── INFORMATION SUPPLIED ──

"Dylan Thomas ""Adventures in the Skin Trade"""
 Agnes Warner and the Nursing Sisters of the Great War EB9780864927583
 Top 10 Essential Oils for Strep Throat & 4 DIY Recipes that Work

───

*WHAT YOU WILL DO*. When you copy the data, keep every line word for word.

*ANSWER TO THIS PROBLEM*.
"Dylan Thomas ""Adventures in the Skin Trade"""
 Agnes Warner and the Nursing Sisters of the Great War EB9780864927583
 Top 10 Essential Oils for Strep Throat & 4 DIY Recipes that Work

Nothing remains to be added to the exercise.